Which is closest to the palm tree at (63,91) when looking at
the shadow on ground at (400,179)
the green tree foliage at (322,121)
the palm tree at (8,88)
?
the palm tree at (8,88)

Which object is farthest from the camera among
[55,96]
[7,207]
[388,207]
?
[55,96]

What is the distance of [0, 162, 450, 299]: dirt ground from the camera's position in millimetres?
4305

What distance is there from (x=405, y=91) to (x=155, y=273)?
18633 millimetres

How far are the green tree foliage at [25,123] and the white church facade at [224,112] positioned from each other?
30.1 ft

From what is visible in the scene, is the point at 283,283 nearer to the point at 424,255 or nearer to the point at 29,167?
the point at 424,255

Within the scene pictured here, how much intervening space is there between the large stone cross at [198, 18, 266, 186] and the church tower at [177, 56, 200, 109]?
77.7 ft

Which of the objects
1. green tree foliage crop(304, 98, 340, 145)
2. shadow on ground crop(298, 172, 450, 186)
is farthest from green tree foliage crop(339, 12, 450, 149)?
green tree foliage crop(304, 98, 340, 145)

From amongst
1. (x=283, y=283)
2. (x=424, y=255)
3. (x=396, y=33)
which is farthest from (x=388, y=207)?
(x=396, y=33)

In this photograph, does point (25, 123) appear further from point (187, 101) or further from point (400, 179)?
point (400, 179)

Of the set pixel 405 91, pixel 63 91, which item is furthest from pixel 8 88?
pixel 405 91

...

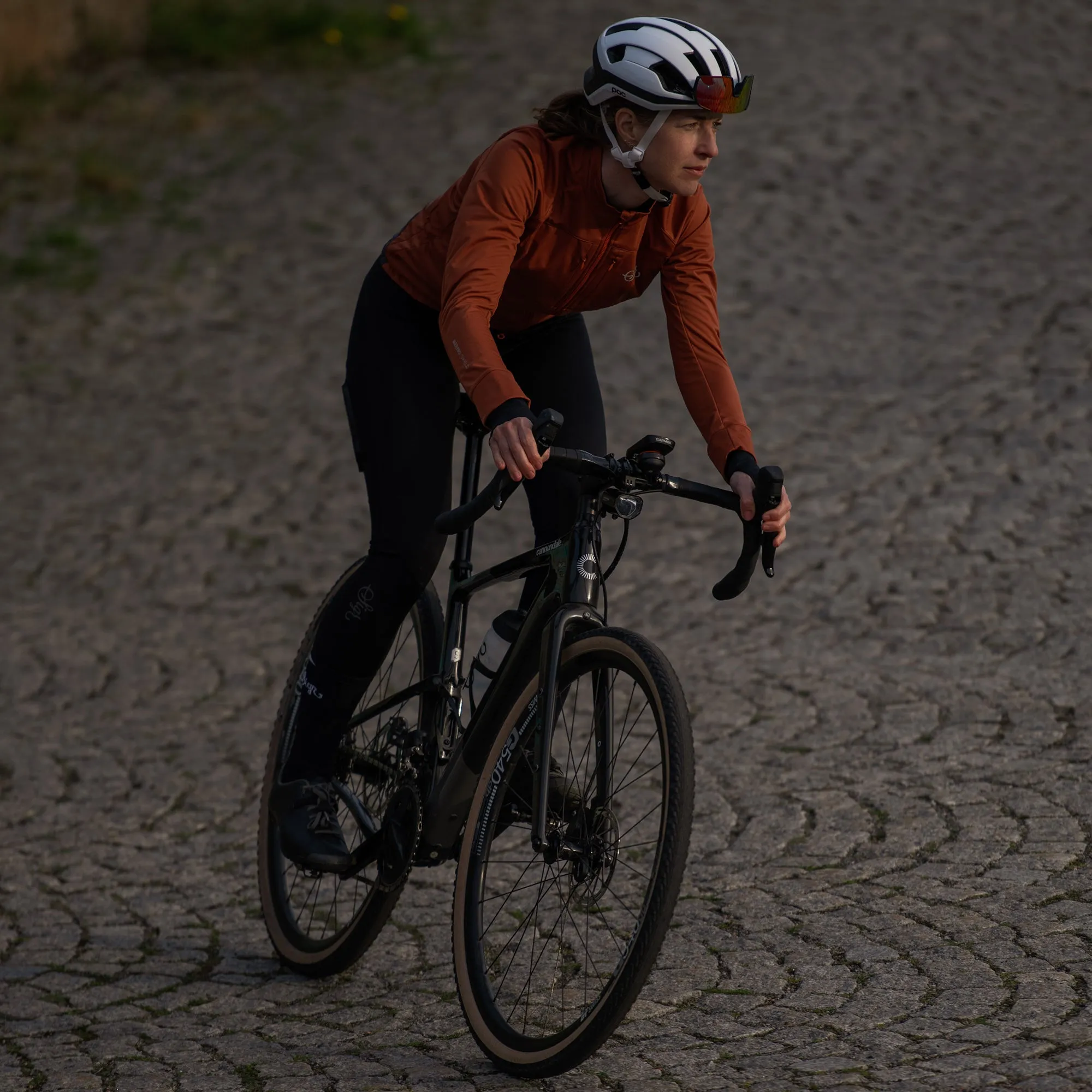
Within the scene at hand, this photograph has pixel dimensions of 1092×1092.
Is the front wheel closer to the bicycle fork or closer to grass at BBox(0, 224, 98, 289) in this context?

* **EXERCISE**
Which lines of the records contain the string "crop"? Collect every such line and copy it out.

* **ANSWER**
1. green tree foliage crop(304, 98, 340, 145)
2. shadow on ground crop(298, 172, 450, 186)
is farthest from green tree foliage crop(339, 12, 450, 149)?
green tree foliage crop(304, 98, 340, 145)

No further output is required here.